» **Stored items**
################

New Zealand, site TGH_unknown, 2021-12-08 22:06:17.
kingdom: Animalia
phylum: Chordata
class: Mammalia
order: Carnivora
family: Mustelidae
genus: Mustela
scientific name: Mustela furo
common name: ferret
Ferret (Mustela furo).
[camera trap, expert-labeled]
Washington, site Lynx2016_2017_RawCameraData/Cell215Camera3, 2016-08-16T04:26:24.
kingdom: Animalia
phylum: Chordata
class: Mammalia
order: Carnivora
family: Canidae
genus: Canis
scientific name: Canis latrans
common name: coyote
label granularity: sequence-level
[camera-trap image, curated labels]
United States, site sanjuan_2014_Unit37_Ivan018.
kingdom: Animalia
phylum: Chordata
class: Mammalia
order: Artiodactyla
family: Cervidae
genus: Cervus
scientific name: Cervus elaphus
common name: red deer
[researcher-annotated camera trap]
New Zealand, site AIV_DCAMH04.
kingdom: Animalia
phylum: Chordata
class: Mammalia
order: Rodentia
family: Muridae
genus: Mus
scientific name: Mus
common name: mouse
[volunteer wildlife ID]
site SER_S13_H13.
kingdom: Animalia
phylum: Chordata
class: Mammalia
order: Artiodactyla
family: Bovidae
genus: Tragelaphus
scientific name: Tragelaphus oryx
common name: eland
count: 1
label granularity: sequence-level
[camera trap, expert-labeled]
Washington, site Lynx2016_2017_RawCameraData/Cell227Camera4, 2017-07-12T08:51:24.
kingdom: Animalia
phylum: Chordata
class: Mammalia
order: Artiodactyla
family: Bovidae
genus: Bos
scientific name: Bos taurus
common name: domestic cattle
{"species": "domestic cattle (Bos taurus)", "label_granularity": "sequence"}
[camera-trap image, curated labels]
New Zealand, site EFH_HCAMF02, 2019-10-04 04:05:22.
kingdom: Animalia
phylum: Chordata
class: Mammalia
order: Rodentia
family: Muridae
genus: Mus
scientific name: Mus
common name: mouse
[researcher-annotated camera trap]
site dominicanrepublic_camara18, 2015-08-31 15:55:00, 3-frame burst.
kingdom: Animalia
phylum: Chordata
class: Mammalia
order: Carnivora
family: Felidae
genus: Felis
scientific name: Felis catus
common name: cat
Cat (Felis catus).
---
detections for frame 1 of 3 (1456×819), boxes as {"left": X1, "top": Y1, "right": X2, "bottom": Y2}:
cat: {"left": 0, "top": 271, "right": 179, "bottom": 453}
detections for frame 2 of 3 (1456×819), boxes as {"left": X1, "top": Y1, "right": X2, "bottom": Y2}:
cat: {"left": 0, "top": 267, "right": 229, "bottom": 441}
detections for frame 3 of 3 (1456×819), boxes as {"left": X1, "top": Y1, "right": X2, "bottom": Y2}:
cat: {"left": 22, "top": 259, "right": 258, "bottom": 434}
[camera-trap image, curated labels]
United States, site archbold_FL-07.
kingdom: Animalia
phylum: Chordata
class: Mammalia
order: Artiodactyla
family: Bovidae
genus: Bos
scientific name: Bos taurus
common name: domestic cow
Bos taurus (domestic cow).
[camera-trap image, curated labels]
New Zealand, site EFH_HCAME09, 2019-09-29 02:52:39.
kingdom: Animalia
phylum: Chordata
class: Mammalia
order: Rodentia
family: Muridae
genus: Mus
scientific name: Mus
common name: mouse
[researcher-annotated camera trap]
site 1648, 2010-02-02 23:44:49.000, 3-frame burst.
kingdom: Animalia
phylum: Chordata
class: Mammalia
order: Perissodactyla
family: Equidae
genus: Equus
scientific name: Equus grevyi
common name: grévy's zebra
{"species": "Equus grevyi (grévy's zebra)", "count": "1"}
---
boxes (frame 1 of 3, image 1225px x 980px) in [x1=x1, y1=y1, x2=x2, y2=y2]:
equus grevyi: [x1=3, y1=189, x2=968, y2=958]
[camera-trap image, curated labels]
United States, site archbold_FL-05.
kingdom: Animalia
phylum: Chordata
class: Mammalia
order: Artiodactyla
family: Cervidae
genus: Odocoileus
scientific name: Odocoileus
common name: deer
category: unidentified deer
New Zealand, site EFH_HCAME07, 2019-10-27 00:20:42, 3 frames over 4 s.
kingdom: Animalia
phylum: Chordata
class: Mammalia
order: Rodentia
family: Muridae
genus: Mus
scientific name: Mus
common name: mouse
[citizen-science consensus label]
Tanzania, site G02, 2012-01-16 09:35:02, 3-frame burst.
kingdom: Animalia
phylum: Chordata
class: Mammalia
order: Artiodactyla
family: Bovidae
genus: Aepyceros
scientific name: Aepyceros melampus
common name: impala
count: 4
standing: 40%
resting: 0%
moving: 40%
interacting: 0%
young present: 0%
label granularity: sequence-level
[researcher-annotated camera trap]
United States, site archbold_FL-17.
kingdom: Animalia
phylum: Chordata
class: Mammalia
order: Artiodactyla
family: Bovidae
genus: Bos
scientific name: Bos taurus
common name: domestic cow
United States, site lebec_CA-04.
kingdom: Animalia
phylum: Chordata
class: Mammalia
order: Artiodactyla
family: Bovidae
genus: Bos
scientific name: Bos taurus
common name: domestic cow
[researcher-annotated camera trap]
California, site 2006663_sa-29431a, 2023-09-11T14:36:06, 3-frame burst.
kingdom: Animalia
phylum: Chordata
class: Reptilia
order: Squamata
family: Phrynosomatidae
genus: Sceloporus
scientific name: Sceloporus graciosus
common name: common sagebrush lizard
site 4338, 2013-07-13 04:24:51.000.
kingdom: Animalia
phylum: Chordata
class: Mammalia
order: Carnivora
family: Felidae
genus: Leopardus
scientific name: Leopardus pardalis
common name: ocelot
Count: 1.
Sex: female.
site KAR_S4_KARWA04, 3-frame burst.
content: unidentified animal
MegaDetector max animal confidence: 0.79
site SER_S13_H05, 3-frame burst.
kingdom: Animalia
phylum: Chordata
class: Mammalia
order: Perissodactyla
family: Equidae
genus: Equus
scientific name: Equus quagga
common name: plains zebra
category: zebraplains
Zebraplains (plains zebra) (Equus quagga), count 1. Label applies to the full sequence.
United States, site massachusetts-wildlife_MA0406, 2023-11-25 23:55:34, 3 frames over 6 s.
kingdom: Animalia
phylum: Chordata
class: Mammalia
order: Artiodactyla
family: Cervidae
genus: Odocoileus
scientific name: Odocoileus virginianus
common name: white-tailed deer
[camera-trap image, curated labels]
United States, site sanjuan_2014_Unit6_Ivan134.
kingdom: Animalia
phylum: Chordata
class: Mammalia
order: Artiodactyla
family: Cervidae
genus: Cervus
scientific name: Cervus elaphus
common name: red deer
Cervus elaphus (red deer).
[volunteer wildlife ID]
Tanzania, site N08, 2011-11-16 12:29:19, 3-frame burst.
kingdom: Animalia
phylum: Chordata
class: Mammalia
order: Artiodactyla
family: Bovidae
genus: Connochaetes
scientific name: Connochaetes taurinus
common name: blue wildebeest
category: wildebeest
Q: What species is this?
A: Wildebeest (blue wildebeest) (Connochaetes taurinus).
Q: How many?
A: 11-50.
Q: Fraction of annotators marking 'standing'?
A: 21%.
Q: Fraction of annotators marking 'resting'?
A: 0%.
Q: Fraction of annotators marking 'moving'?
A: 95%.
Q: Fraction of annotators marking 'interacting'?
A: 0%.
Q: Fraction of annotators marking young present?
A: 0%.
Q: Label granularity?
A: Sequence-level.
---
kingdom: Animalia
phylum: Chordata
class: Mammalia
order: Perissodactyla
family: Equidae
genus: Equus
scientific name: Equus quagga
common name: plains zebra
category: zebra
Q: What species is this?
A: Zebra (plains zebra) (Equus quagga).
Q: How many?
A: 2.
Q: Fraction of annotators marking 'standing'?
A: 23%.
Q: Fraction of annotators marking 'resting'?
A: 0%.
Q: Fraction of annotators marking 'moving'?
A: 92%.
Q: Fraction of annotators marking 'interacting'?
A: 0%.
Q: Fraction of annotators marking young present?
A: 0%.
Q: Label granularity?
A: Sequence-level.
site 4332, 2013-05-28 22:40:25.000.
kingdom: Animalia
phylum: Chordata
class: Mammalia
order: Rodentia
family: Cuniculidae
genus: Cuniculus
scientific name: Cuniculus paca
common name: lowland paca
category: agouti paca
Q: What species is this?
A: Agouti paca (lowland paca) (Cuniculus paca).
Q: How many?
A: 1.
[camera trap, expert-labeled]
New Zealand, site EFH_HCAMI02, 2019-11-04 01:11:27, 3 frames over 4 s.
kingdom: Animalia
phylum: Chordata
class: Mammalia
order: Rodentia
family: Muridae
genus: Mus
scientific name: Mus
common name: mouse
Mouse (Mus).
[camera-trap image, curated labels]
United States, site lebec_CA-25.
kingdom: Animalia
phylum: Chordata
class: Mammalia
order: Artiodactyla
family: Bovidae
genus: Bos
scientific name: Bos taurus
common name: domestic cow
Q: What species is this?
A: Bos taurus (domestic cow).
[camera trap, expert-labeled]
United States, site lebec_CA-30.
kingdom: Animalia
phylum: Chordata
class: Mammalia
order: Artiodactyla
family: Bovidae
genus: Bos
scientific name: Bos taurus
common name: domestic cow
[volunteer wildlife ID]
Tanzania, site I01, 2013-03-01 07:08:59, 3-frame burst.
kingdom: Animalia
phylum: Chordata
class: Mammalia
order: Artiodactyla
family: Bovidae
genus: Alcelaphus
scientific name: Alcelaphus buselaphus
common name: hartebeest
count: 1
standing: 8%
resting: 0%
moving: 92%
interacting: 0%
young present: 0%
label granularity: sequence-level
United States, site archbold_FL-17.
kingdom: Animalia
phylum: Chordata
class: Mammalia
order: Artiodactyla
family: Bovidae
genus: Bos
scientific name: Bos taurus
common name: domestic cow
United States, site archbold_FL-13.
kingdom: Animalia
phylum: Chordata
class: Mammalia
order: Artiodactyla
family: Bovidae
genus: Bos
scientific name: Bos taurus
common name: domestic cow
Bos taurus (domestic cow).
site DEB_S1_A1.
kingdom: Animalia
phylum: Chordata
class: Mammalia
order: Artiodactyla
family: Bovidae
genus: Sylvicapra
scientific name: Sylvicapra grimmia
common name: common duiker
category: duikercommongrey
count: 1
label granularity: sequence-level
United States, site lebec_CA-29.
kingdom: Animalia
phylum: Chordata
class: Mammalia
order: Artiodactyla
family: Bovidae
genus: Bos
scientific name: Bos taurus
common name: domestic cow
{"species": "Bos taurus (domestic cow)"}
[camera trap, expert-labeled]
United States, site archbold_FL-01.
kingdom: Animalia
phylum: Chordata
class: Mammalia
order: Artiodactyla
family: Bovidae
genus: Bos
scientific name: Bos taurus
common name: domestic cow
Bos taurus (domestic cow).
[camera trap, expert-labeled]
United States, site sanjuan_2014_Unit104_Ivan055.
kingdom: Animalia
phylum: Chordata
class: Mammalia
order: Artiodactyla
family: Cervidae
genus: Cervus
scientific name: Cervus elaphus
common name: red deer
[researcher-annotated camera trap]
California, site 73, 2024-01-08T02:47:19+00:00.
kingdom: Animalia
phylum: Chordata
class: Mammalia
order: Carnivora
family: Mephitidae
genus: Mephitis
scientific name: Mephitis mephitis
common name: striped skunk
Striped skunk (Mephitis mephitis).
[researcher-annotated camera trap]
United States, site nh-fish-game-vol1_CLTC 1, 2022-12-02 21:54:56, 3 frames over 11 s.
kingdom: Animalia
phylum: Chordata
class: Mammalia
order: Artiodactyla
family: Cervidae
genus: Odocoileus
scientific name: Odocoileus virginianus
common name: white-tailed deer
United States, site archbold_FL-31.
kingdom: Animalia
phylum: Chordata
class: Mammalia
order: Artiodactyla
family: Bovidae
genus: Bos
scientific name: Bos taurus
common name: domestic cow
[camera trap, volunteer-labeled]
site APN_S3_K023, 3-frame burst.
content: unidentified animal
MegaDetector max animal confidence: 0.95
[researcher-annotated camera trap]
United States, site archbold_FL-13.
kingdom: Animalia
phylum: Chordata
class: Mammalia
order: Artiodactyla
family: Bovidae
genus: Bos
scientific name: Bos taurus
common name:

################

» **Problem**
Line count for "MegaDetector": count the lines in the records above that contain this word, and write only the number.

» **Response below**
2